Pas si sûr sauf que, parmi ceux qui se sont déjà déclarés, un nom revient sur toutes les lèvres : celui de Rachida Dati, candidate au sein de la liste UMP (Union pour le mouvement populaire) derrière l’actuel ministre de l’Agriculture Michel Barnier. Elle troquera son fauteuil de ministre de la Justice en cas d’élection.
Au Nord-Ouest, l’UMP a fait le choix d’une candidate plus expérimentée avec l’eurodéputée sortante Tokia Saifi en deuxième position sur la liste régionale. Un « quota » très vite rempli. De son côté, le Parti socialiste (PS), par la voix de sa première secrétaire Martine Aubry, avait promis, en février dernier, « diversité, renouvellement et non-cumul » dans la désignation des candidats aux élections européennes.

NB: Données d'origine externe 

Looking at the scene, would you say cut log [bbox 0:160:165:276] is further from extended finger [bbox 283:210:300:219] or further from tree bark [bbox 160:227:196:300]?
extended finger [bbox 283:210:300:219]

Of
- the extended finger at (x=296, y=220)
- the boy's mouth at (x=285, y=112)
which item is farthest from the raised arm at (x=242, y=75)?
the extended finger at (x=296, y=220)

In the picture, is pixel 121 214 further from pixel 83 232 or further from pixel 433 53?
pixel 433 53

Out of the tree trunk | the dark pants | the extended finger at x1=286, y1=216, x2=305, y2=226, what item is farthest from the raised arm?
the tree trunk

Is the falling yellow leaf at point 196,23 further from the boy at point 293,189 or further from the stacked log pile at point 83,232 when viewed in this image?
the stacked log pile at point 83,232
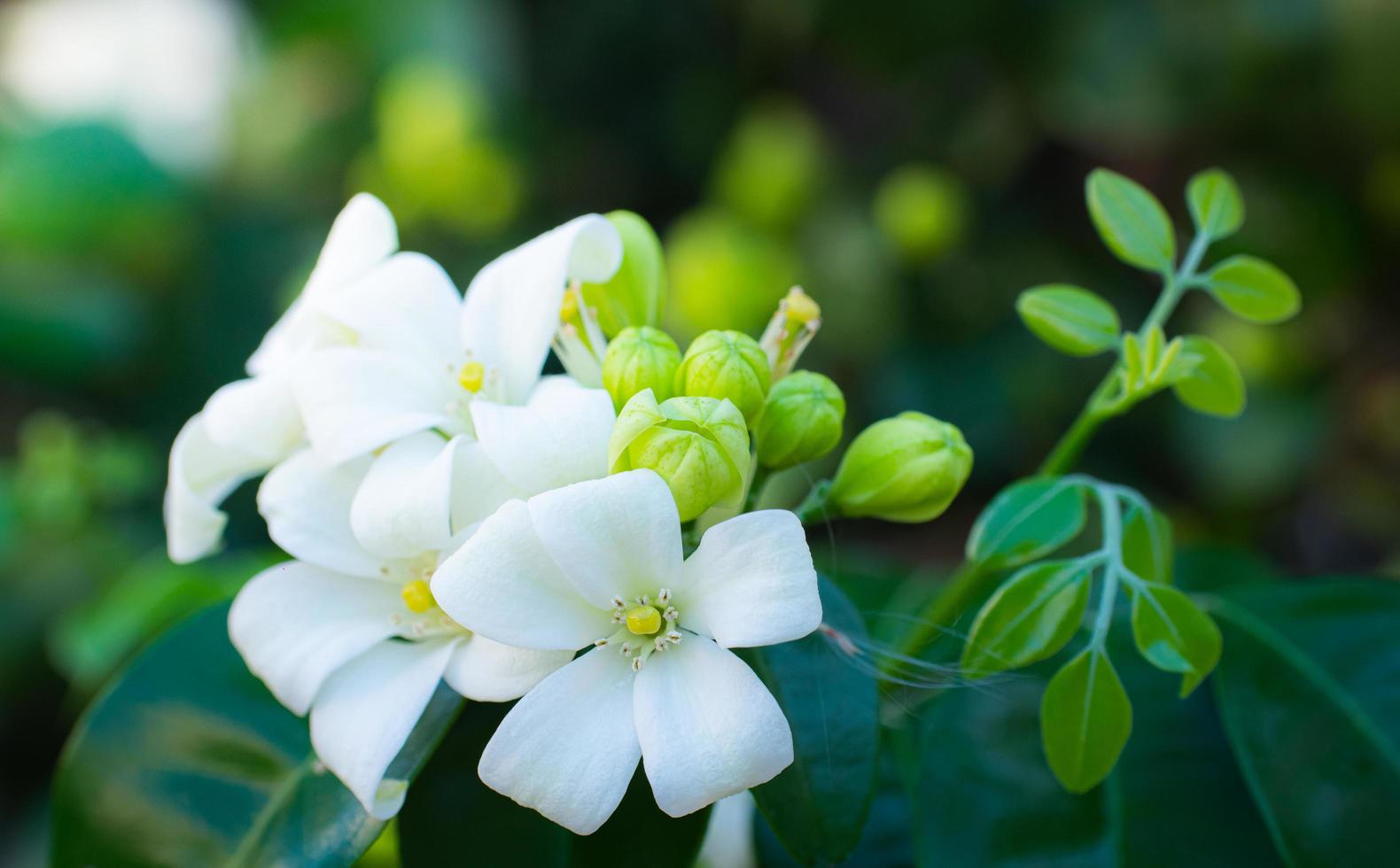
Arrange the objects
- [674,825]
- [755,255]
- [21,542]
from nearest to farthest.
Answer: [674,825] < [21,542] < [755,255]

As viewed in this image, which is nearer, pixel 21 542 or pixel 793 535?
pixel 793 535

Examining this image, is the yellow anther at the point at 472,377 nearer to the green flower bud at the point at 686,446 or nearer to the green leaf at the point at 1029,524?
the green flower bud at the point at 686,446

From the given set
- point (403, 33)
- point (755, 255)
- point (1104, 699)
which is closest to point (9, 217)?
point (403, 33)

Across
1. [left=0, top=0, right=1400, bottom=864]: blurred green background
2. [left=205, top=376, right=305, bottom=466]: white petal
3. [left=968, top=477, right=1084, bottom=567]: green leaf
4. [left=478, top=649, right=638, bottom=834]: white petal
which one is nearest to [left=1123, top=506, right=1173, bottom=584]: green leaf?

Résultat : en Île-de-France et au Sud-Ouest, ce sont Harlem Désir, actuel député européen, et Kader Arif, numéro trois de l’organisation du PS, qui sont têtes de liste. Parmi d’autres, Mustapha Sadni est quatrième de la liste du Grand Est. Farid Echeikr, maire-adjoint de Fosses (95), qui a fait entendre son envie d’intégrer les listes européennes sur Saphirnews, n’a, lui, pas été choisi.